Once the epicentre of gold mining in Victoria, Walhalla’s population has dropped to just 16 residents. But not even that small number has stopped this town from having a major impact on the state.

Walhalla: Tiny town with a big legacy

Jason Baldwin rides the Walhalla Railway train more than most.

As one of the volunteer conductors who takes thousands of passengers every year on the 30 minute trip from Walhalla to Thomson, he knows exactly when and where to look as the train glides down Stringer’s Creek Gorge.

It’s a view, he says, that gets better every time.

“It’s bloody beautiful ... never gets old,” he says.

Like some mythical land in a Stephen King novel, Walhalla appears at the end of a deep Gippsland forest where motorists catch glimpses of waterfalls as they turn down roads that bend like horseshoes.

Walhalla only has about 16 permanent residents in the town. Picture: Mark Stewart
Walhalla only has about 16 permanent residents in the town. Picture: Mark Stewart

With immense greenery surrounding this quaint Goldfields village characterised by 19th century inspired buildings, it is not difficult to see why it catches the imagination of Hollywood stars — including Liam Neeson — searching for a location to film their next blockbuster.

The town’s rotunda in front of the Walhalla Star Hotel which was rebuilt in 1998 after it burned down in the early 1950s. Picture: Mark Stewart
The town’s rotunda in front of the Walhalla Star Hotel which was rebuilt in 1998 after it burned down in the early 1950s. Picture: Mark Stewart

But despite the beauty and the tourist numbers, just 16 people live in the town permanently.

Let there be light

Taking a sip of his machine-made coffee, Michael Leaney flicks on the lights inside the Walhalla Star Hotel and puts his phone on the table to charge.

It’s a sequence he has learned to never take for granted, despite it appearing painfully unnoteworthy to most people.

But most people have never spent more than a few days without power at home.

And most people have never lived in a town without electricity.

Required work:
[a] In the article about Walhalla, rewrite the passage starting with "Once the epicentre" and going on through "better every time.", substituting "volunteer guides" for "volunteer conductors".
[b] According to the article about Walhalla, how long is the train trip from Walhalla to Thomson?
[c] Carry on the article about Walhalla from its final sentence.

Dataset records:
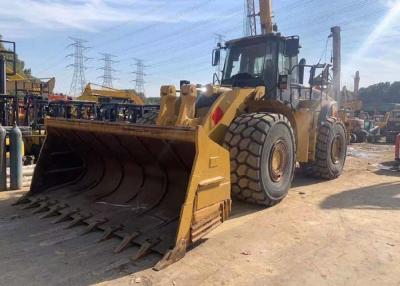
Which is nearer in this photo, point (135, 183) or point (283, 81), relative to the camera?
point (135, 183)

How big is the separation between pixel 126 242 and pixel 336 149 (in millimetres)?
6171

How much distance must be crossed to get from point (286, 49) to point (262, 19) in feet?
11.0

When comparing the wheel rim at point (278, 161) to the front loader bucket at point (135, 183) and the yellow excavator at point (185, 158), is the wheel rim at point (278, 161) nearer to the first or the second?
the yellow excavator at point (185, 158)

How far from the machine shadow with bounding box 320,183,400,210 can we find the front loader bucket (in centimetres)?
267

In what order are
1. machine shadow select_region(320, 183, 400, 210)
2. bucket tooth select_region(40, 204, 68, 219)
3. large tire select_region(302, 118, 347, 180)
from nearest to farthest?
bucket tooth select_region(40, 204, 68, 219), machine shadow select_region(320, 183, 400, 210), large tire select_region(302, 118, 347, 180)

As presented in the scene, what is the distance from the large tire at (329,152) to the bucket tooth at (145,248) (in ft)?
16.8

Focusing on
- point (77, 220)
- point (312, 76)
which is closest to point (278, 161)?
point (312, 76)

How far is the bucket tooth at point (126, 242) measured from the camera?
402 cm

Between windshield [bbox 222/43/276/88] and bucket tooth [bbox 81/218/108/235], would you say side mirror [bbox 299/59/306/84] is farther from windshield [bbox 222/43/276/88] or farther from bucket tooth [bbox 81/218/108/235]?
bucket tooth [bbox 81/218/108/235]

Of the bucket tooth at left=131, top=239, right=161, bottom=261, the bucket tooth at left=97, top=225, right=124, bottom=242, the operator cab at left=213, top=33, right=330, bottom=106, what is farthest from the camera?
the operator cab at left=213, top=33, right=330, bottom=106

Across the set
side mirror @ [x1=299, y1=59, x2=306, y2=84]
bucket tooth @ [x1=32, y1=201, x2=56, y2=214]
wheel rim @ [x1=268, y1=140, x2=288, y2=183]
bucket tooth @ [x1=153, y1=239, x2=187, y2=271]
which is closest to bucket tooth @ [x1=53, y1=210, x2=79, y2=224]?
bucket tooth @ [x1=32, y1=201, x2=56, y2=214]

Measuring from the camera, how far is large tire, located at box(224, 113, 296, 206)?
5.38 m

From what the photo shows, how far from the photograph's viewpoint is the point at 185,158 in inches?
180

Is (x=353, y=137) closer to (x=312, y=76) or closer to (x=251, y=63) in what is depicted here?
(x=312, y=76)
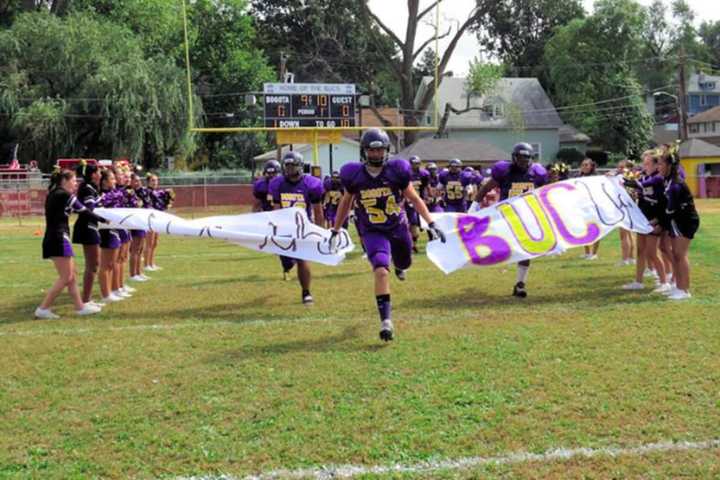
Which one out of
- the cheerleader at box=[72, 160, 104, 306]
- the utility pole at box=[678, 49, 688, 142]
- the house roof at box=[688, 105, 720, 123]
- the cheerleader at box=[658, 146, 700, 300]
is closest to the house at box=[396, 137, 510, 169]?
the utility pole at box=[678, 49, 688, 142]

Answers to the exercise:
[a]
Once the epicentre of gold mining in Victoria, Walhalla’s population has dropped to just 16 residents. But not even that small number has stopped this town from having a major impact on the state.

Walhalla: Tiny town with a big legacy

Jason Baldwin rides the Walhalla Railway train more than most.

As one of the volunteer guides who takes thousands of passengers every year on the 30 minute trip from Walhalla to Thomson, he knows exactly when and where to look as the train glides down Stringer’s Creek Gorge.

It’s a view, he says, that gets better every time.

[b] 30 minutes.

[c]
Michael Learney, owner of the Walhalla Star Hotel. Mr Leaney is a former Baw Baw Shire councillor and mayor. Picture: Mark Stewart
Michael Learney, owner of the Walhalla Star Hotel. Mr Leaney is a former Baw Baw Shire councillor and mayor. Picture: Mark Stewart

“I moved to Walhalla permanently in January 1998 and electricity came in December 1998, so I had a year with no electricity,” Mr Leaney says.

“A cappuccino machine, a fax machine — you need electricity for those to work.

“People complain when the power goes off for a few hours and it’s like Armagedon. Well, imagine living like that and having to unpack your fridge every night.

“It was glorified camping”.

Walhalla is a popular tourist town in Gippsland. Picture: Mark Stewart
Walhalla is a popular tourist town in Gippsland. Picture: Mark Stewart

During Victoria’s 19th century Walhalla had a population of more than 3500 people and produced 72 tonnes of gold — believed to be valued about $14.26bn in today’s market.

But the closure of the mines between 1911 and 1914 saw Walhalla “pack up and essentially removed”, laying dormant for nearly a century until someone turned on the lights.

That someone, as it turned out, was Mr Leaney — who later went on to become mayor of Baw Baw Shire — whose plan to rebuild and open the Star Hotel after it burned to the ground in 1951 proved to be pivotal in bringing electricity to Walhalla.

It’s a picturesque town, which helps its tourism appeal. Picture: Mark Stewart
It’s a picturesque town, which helps its tourism appeal. Picture: Mark Stewart

But this electrical phenomenon would not be a catalyst for the construction of some glitzy utopia that would rip the soul out of one of the state’s most significant goldfield towns.

“One of the things you’ll notice in the town is there are no power poles,” Mr Leaney says.

“When electricity was connected it all went underground to keep the heritage streetscape ... we were actually one of the first places to have underground power.

The historic Walhalla Cricket Ground. Picture: Mark Stewart
The historic Walhalla Cricket Ground. Picture: Mark Stewart

“There’s a real pride that Walhalla maintains its gold-era style. We’ve got strong planning regulations here and a planning scheme that if you’re building here it has to be in the gold era style.

“People compare us to Sovereign Hill but what we’ve got here is real, we’re not a theme park.”

Imaginations running wild

It may not be a “theme park” but the town has no shortage of visitors losing themselves in their own imagination as they wander through it.

“It’s a very immersive experience when you come to Walhalla,” Mr Leaney says.

“Walhalla has that ‘it’ factor. There are a lot of people who come here as kids and have vivid memories of it because it’s very child like in lots of ways.

“If you had a child draw a house or valley it’s very similar to what would get here”.

Run completely by volunteers, the Walhalla Goldfields Railway — which operates every Wednesday and Saturday — is one of the town’s most popular attractions.

Rarely is there ever a spare seat on board the train which takes passengers on a 30 minute journey through Stringers Creek Gorge to Thomson and back.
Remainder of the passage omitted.